Current through 2024 NY Law Chapters 1-49, 52, and 61-117
Section 245.20 - Automatic discovery
1. Initial discovery for the defendant. The prosecution shall disclose to the defendant, and permit the defendant to discover, inspect, copy, photograph and test, all items and information that relate to the subject matter of the case and are in the possession, custody or control of the prosecution or persons under the prosecution's direction or control, including but not limited to:
(a) All written or recorded statements, and the substance of all oral statements, made by the defendant or a co-defendant to a public servant engaged in law enforcement activity or to a person then acting under his or her direction or in cooperation with him or her.

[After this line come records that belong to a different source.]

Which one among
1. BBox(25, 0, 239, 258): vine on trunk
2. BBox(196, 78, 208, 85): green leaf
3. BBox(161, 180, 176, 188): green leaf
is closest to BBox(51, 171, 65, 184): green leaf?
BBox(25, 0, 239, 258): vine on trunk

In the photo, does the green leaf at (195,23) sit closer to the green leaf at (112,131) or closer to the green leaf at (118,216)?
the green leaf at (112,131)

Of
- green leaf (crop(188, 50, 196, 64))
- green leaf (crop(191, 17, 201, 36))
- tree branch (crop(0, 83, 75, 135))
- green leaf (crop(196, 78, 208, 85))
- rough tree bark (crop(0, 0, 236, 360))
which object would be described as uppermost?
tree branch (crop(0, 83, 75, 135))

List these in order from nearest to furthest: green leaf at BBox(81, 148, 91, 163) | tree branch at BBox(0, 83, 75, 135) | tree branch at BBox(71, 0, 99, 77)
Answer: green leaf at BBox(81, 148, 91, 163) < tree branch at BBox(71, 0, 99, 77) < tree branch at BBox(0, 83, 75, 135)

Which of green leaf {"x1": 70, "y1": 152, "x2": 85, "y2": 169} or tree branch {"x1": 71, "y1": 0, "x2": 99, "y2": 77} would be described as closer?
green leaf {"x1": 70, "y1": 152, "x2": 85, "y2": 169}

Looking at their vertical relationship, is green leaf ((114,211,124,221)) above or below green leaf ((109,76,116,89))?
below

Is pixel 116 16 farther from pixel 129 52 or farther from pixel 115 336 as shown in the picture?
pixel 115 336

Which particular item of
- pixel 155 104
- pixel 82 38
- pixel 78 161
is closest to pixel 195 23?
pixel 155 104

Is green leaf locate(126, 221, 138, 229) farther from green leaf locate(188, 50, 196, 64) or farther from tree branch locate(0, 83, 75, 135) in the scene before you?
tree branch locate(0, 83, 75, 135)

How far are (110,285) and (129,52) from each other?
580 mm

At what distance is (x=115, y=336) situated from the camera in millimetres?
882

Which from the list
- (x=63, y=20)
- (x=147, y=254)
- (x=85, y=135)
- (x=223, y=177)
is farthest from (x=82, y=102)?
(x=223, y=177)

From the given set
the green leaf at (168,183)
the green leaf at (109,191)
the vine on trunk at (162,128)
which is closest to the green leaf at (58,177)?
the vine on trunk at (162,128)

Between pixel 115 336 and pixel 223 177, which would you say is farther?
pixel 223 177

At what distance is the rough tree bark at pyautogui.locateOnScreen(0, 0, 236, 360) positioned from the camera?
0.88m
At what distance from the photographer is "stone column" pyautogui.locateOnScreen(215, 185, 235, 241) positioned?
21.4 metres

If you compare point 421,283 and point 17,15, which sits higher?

(b) All transcripts of the testimony of a person who has testified before a grand jury, including but not limited to the defendant or a co-defendant. If in the exercise of reasonable diligence, and due to the limited availability of transcription resources, a transcript is unavailable for disclosure within the time period specified in subdivision one of section 245.10 of this article, such time period may be stayed by up to an additional thirty calendar days without need for a motion pursuant to subdivision two of section 245.70 of this article; except that such disclosure shall be made as soon as practicable and not later than thirty calendar days before the first scheduled trial date, unless an order is obtained pursuant to section 245.70 of this article. When the court is required to review grand jury transcripts, the prosecution shall disclose such transcripts to the court expeditiously upon receipt by the prosecutor, notwithstanding the otherwise-applicable time periods for disclosure in this article.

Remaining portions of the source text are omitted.